Le constat et le traitement judiciaire de cette défaillance ne peuvent ipso facto modifier la conscience qu’a eu la caution de son engagement.

Ainsi, à défaut de dispositions légales contraires, le droit des procédures collectives doit maintenir la nature de sûreté personnelle accessoire inhérente au cautionnement et éviter de faire peser sur la caution le poids définitif de la dette.

Toutes les règles du droit commun vont par conséquent s’appliquer pendant la procédure collective et pourront même parfois se révèler comme d’efficaces moyens de défense pour la caution, pouvant venir perturber le déroulement de la procédure.

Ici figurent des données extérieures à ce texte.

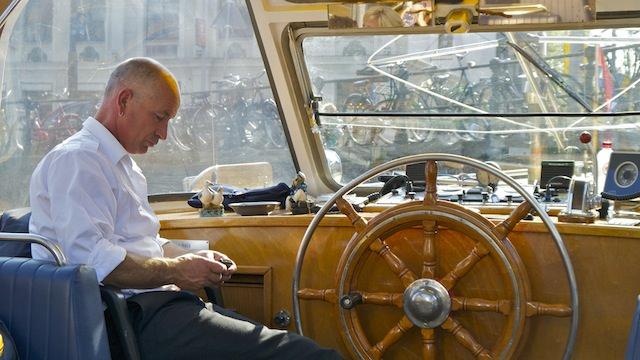 Капитан готовится к рейсу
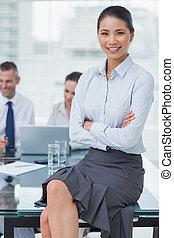 女性実業家, 微笑, ポーズを取る, workmates, 背景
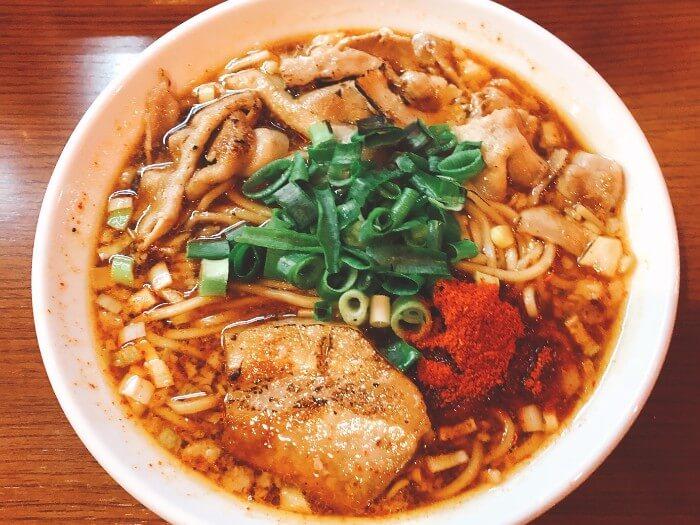 【鶴橋】ひるドラの「辛口炙り肉ソバ醤油」ってこんなラーメン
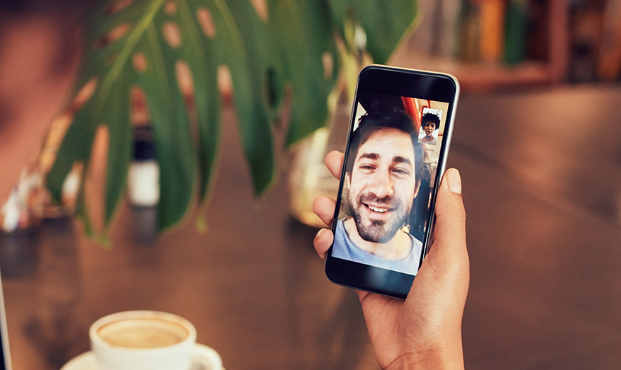 How to record WhatsApp video call on iPhone and Android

Après avoir étudié dans un premier chapitre l’application des règles protectrices de la caution pendant la procédure collective, nous envisagerons tout naturellement celle du caractère accessoire du cautionnement dans un second chapitre.

 

  

       Chapitre 1:  L’application des règles protectrices de la                             caution pendant la procédure collective

 

  

            Face aux difficultés financières du débiteur, le cautionnement peut apparaître pour les créanciers comme une “ véritable bouée de sauvetage”; il permettra de demander à un tiers le paiement des sommes dues par le débiteur. L’efficacité de cette garantie n’est aujourd’hui  plus à démontrer.

Néanmoins, dans la dualité des règles qui régissent la situation; à savoir le droit des procédures collectives et le droit du cautionnement, il serait hâtif de se désintéresser à la force de ce dernier. En effet, déjà les rédacteurs du code civil n’entendaient faire de la caution qu’un simple relais à l’insolvabilité du débiteur et, aujourd’hui encore, la diversité des règles protectrices de la caution donne à celle-ci divers moyens de défense. L’application pendant la procédure collective de ces règles est loin d’être négligeable, elle peut même être source de perturbation et d’entrave au redressement de l’entreprise.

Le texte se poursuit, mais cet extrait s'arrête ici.